• EXERCISE BRIEF: Write again exactly the lines in the listing below, starting at the line with "Cinta Masjid Karena Allah" and ending at the line with "Decision Making in", both included. Pictures are not copied.

• SUPPLIED ENTRIES:
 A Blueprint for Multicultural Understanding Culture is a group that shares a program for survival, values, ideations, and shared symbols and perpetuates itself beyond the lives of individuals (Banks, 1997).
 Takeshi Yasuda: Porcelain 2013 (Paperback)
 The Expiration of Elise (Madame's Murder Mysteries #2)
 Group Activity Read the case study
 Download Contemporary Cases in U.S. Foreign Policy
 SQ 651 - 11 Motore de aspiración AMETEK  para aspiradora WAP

---

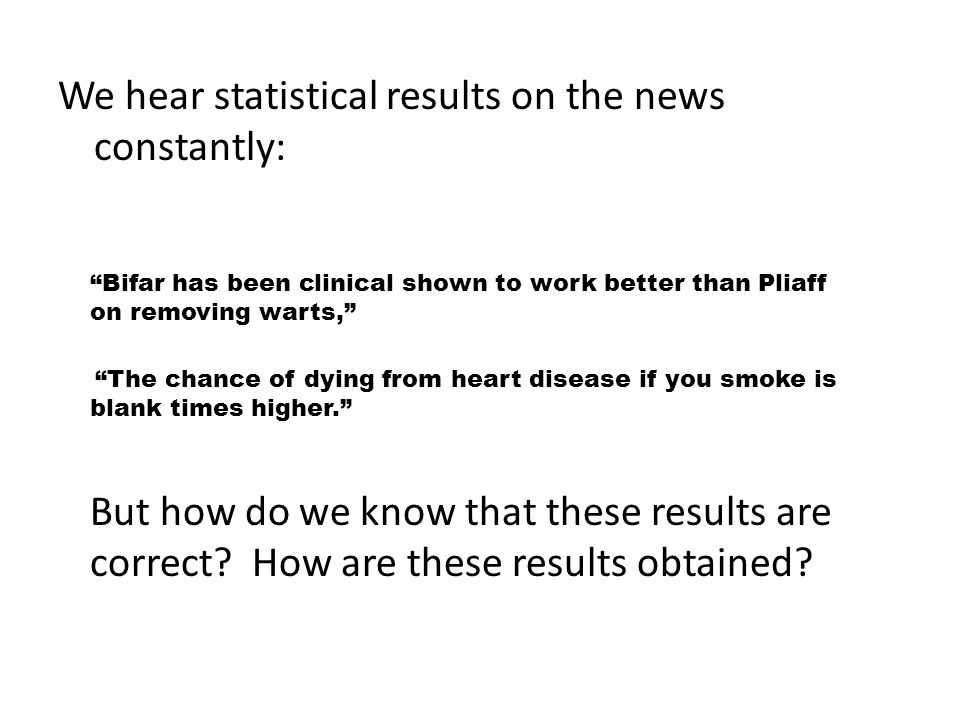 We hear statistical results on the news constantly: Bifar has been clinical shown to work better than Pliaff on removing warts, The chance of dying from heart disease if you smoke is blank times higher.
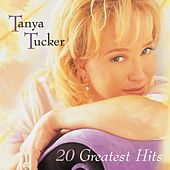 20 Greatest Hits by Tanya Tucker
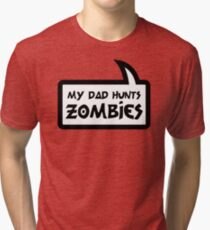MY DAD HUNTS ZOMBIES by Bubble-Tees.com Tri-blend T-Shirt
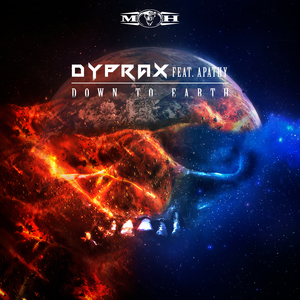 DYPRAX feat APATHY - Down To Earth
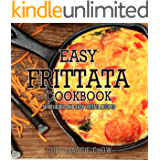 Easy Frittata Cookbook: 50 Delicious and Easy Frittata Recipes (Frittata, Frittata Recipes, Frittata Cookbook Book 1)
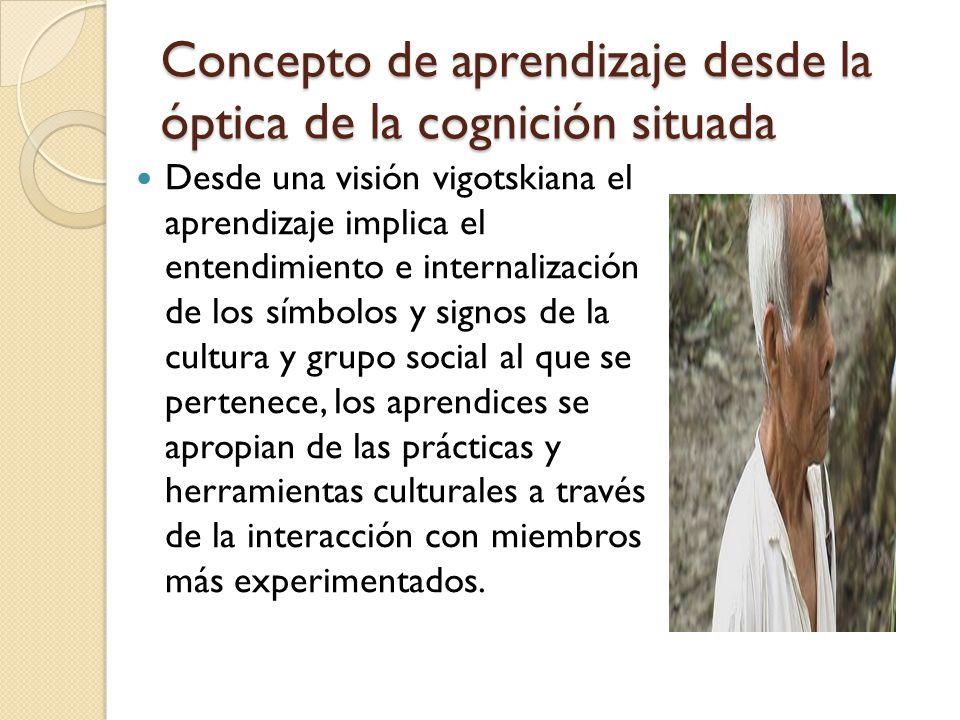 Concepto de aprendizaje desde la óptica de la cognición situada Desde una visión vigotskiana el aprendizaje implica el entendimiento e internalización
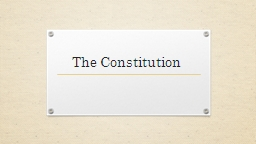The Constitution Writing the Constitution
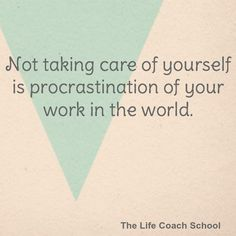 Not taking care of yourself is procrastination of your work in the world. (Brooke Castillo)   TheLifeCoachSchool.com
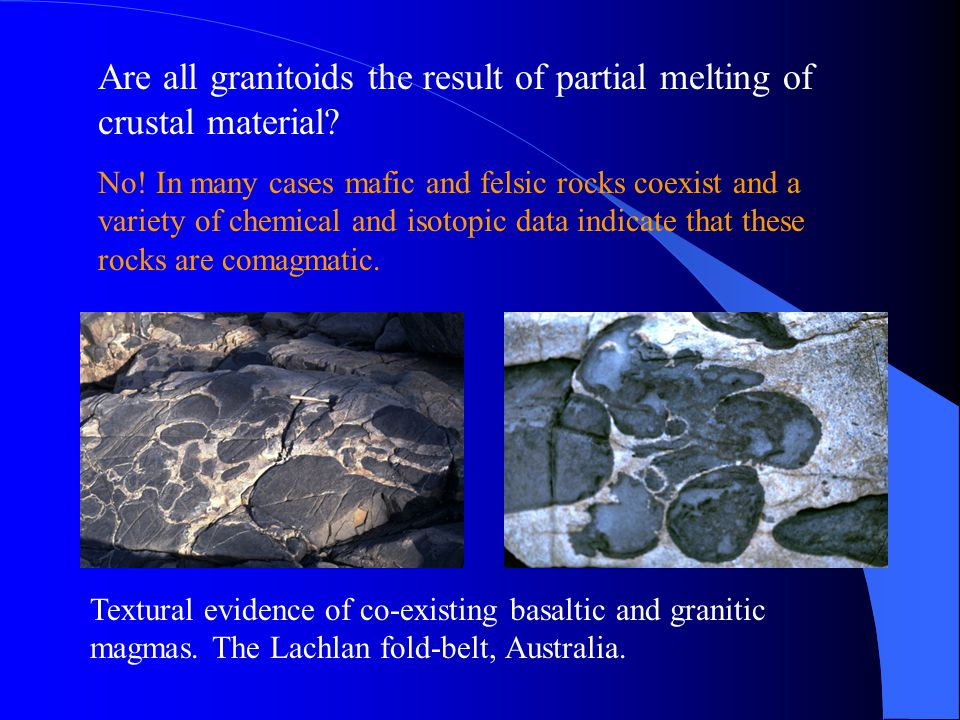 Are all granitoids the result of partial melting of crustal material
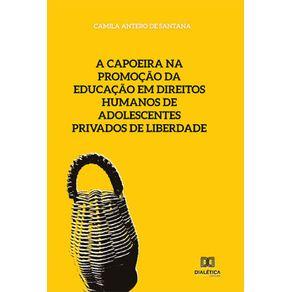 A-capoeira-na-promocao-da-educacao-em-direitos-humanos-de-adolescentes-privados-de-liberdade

* * *

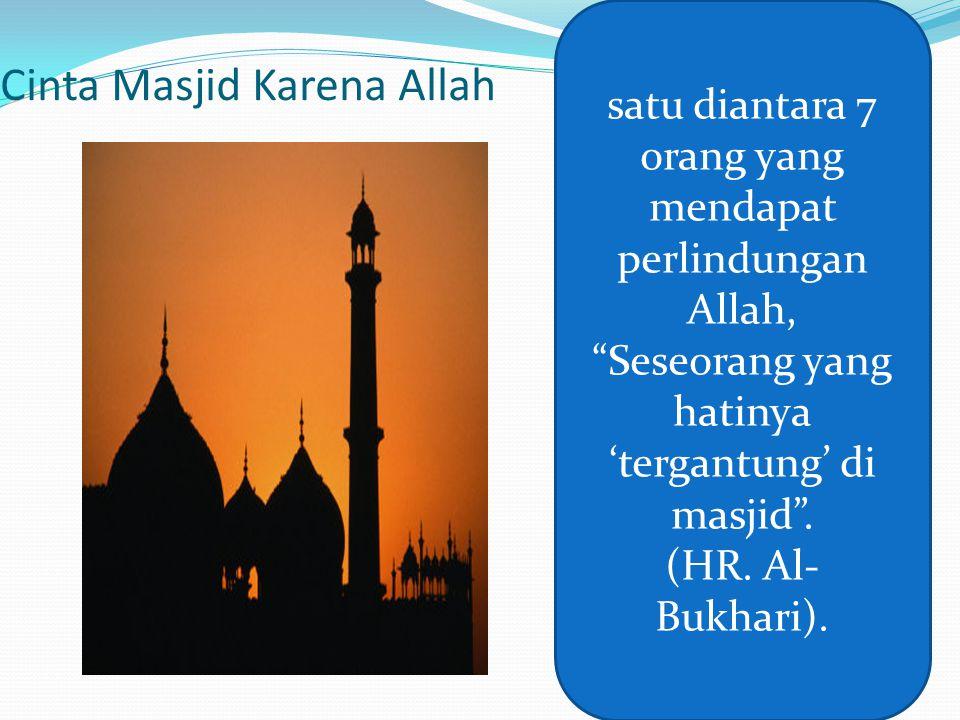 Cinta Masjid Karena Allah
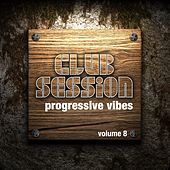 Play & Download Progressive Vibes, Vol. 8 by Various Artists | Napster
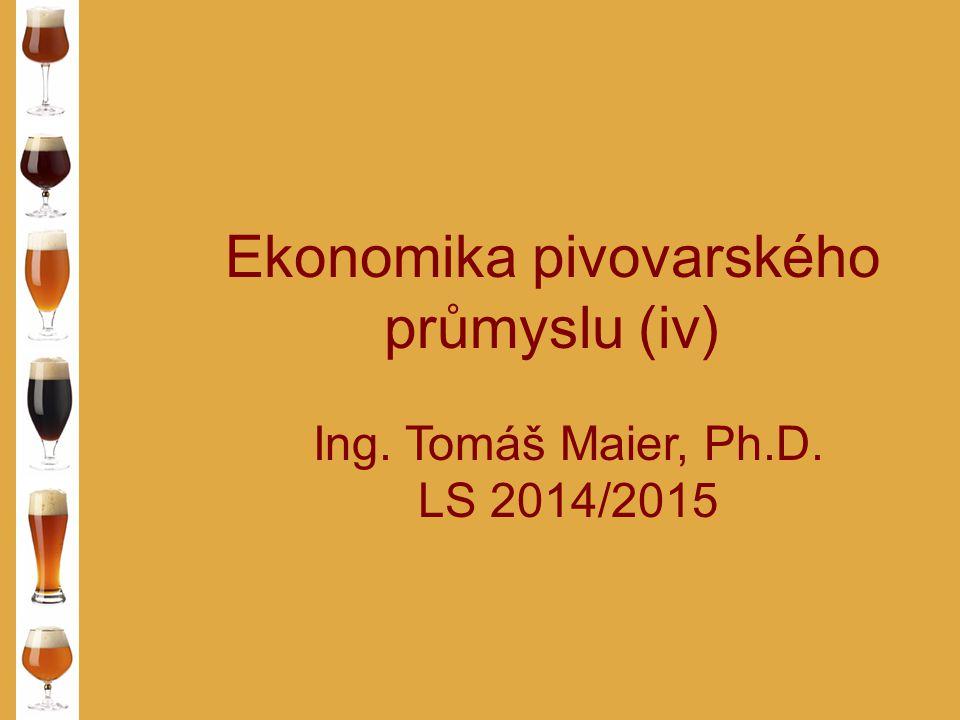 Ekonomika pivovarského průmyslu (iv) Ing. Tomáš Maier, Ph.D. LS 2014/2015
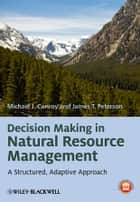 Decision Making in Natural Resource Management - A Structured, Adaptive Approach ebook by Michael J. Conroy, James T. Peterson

• RESULT:
 Cinta Masjid Karena Allah
 Play & Download Progressive Vibes, Vol. 8 by Various Artists | Napster
 Ekonomika pivovarského průmyslu (iv) Ing. Tomáš Maier, Ph.D. LS 2014/2015
 Decision Making in Natural Resource Management - A Structured, Adaptive Approach ebook by Michael J. Conroy, James T. Peterson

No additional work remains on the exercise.